Page excerpt:
● ● ● ● ●

# Help with Pana G7 settings??



## Frank M (Jan 7, 2016)

Hey, 

I've been a long time Canon DSLR shooter but am getting into mirrorless, so needless to say I'm a complete newb to the way Panasonic does things. 

The question I have is, with Canon, when using live view in photo modes, I am able to see a live preview of the actual image I am going to capture.  

With the Panasonic, I'm taking photos that look exposed properly on the screen but then end up being very dark in reality.

Anyway to get a similar live preview with the Panasonic?


----------



## cherylynne1 (Jan 7, 2016)

When this happens, does the meter say that the scene is properly exposed or is it underexposed? 

I don't have a Panasonic, but this happens with EVF on my Sony...sort of. If the scene is so underexposed that it will be completely black, the EVF will brighten while I'm focusing so I can see what I'm focusing on. When I release the focus, however, it does return to however dark the photo will be. But my meter will always tell me how underexposed it is.


----------



## Frank M (Jan 7, 2016)

cherylynne1 said:


> When this happens, does the meter say that the scene is properly exposed or is it underexposed?

● ● ● ● ●

Source data:
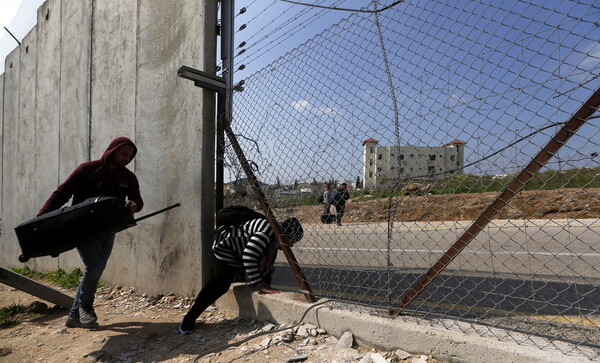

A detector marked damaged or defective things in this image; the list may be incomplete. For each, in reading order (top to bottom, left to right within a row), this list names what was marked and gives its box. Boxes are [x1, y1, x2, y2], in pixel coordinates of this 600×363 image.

rusty metal post [394, 87, 600, 312]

● ● ● ● ●

Task set:
[A] In the Panasonic G7 settings thread, what brand of camera does cherylynne1 say she uses?
[B] Continue the Panasonic G7 settings thread, picking up after its final quoted line.
The listing comes from a separate source and has no connection to the thread.

Answers below:
[A] Sony.

[B]
> 
> I don't have a Panasonic, but this happens with EVF on my Sony...sort of. If the scene is so underexposed that it will be completely black, the EVF will brighten while I'm focusing so I can see what I'm focusing on. When I release the focus, however, it does return to however dark the photo will be. But my meter will always tell me how underexposed it is.



Hey thanks for the response!

So I actually figured out that Panasonic has a setting called "constant preview" that needs to be turned on to work that way.

All is good now!

There are so many settings on this camera it's going to take quite a while for me to get used to it...unlike most of my Canon's.


----------



## cherylynne1 (Jan 7, 2016)

Glad you figured it out! Yeah, mirrorless cameras have to compensate for the optical viewfinder in weird ways sometimes. You'll get used to it!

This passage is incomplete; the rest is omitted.